Friday, June 17, 2022

Being Wagner by Simon Callow (2017)

 Before Freud and Jung, Wagner made the old myths mean something again; like them, he looked beyond the rational brain.  He saw man as a turbulent, troubled, writhing, longing, betraying, creating, destroying, loving, loathing mess of instincts and impulses so deeply buried within us that we scarcely dare look at them.  He forced us to do so.  He was all of these things himself.  Had he been anything other than a musical genius, he would have been locked up.                                                                                                 -- Simon Callow, Being Wagner (Vintage, 2017)

It took me a while to appreciate opera.  Susan and I love the ballet but after hearing and seeing the brilliant use of Wagner's Tannhauser overture by Preston Sturges in Unfaithfully Yours (1948), among other reasons, we decided to learn about and experience opera. In the 90's we went fairly indiscriminately to The Metropolitan Opera and The New York City Opera and, though we liked well enough some of Puccini and Verdi we found we particularly responded to Mozart and Wagner, the highlight of our experience being The Ring Cycle of Wagner at The Metropolitan Opera in 1999, a total immersion in the gesamtkunstwerk of Wagner, following which we saw and heard the rest of the Wagner repertory, the highlight of which was Robert Wilson's beautiful styilized production of Lohengrin.
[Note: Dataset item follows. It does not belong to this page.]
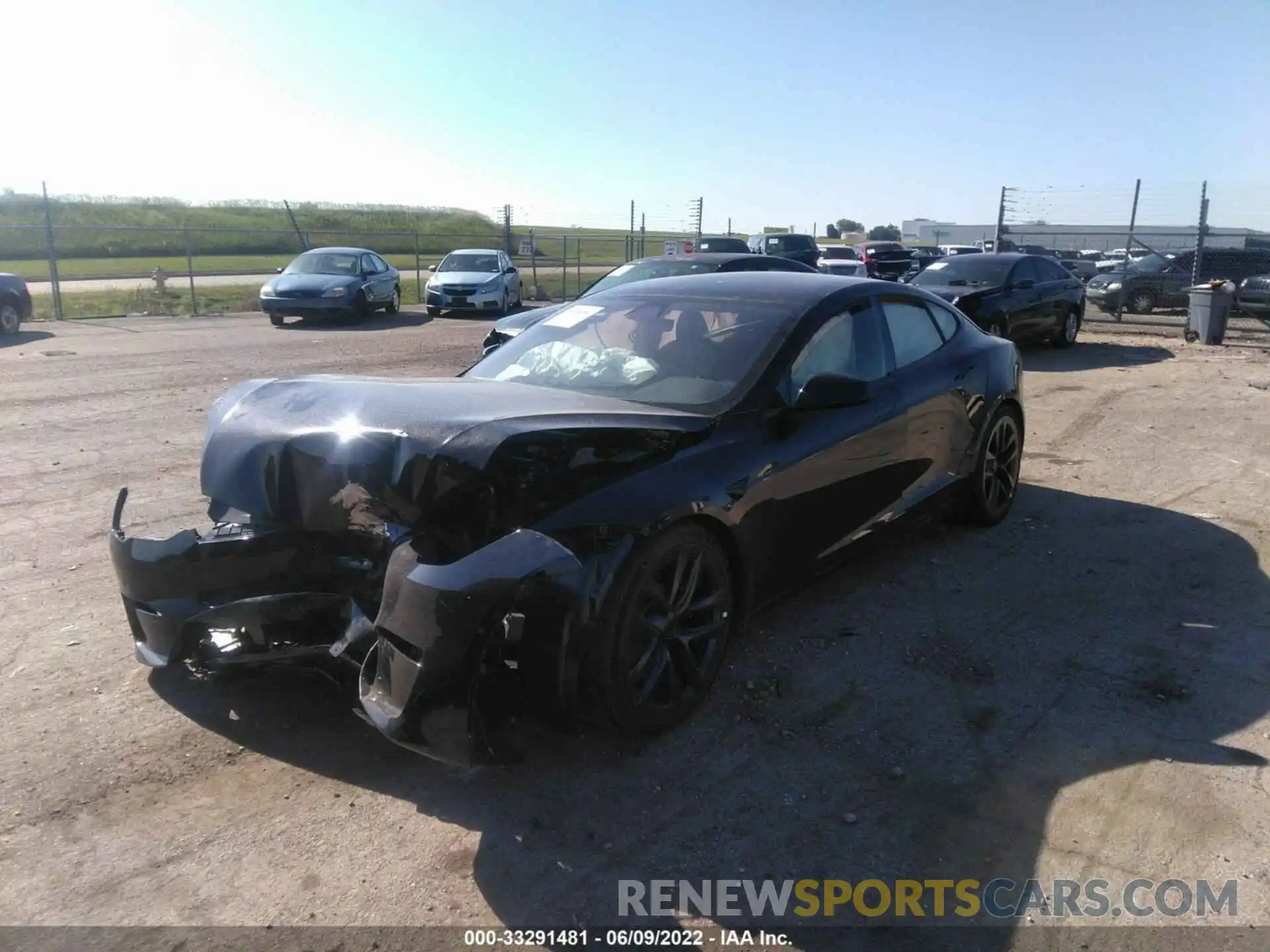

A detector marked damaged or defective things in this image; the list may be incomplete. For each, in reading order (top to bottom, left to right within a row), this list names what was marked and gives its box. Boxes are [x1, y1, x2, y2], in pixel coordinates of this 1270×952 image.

crumpled front bumper [109, 492, 585, 767]
crushed hood [202, 373, 709, 534]
damaged tesla model s [106, 270, 1021, 767]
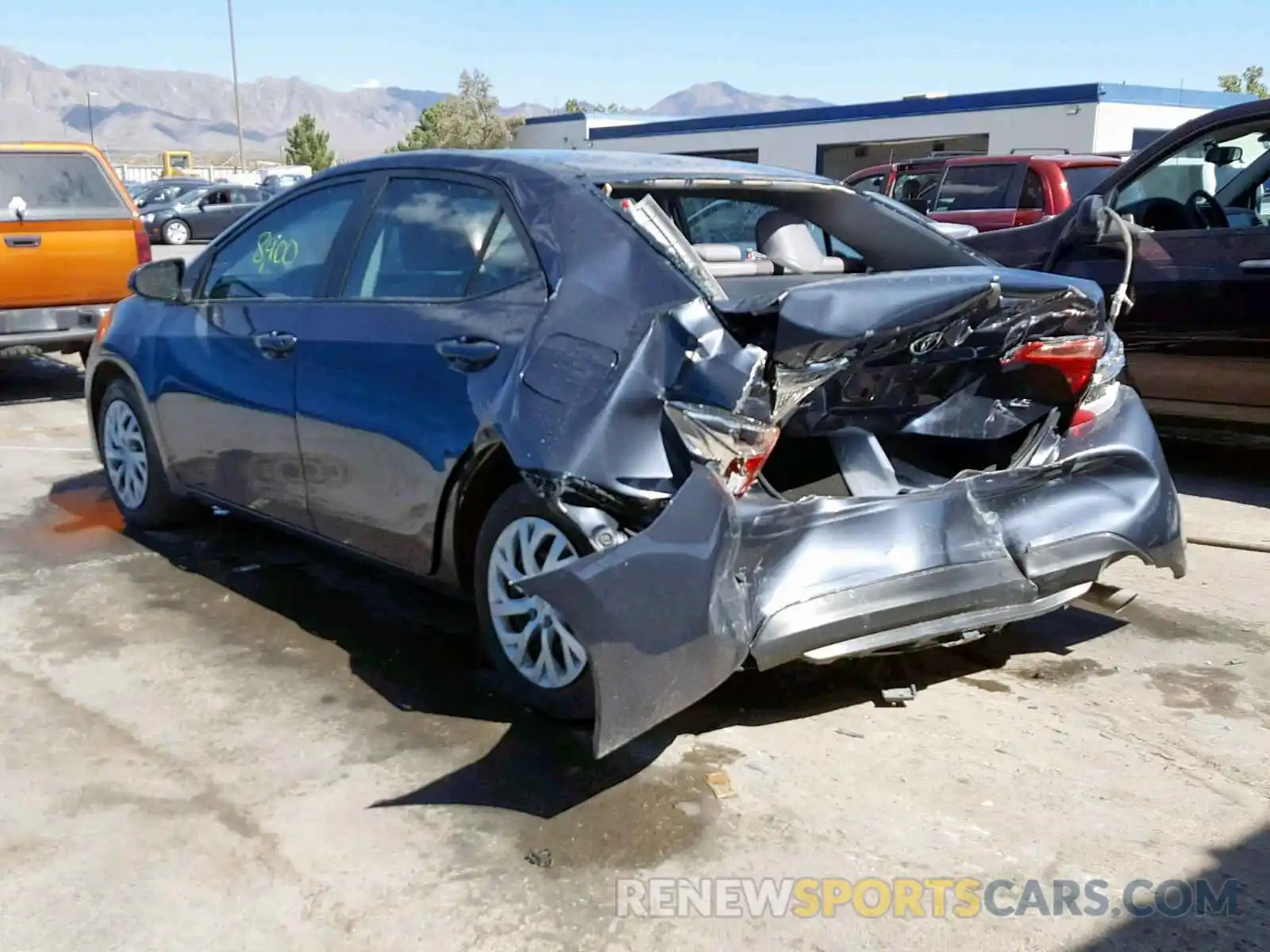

Since our  children were born we have not been to the opera as often -- our children enjoy the ballet immensely -- but Simon Callow's book reminds me of how much I love Wagner and how beautiful his music is.  It is a detailed description of Wagner's passion to create in spite of the tremendous difficulties in his way, many of which he put there himself, with others caused by the political turmoil of the time and his constant erysipelas (an infection of the upper layer of the skin).  But Wagner persisted, with many of his operas unperformed until fate intervened with the sudden emergence of King Ludwig II of Bavaria as a patron and, as Callow says, "Wagner knew better than most how to recognize the intervention of fate." Though to some exten Wagner remained his own worst enemy he finally achieved recognition and his operas gradually began to become regularly performed, "for Wagner, it was if his lifelong dream of the artist's place in the scheme of things had at last become a reality."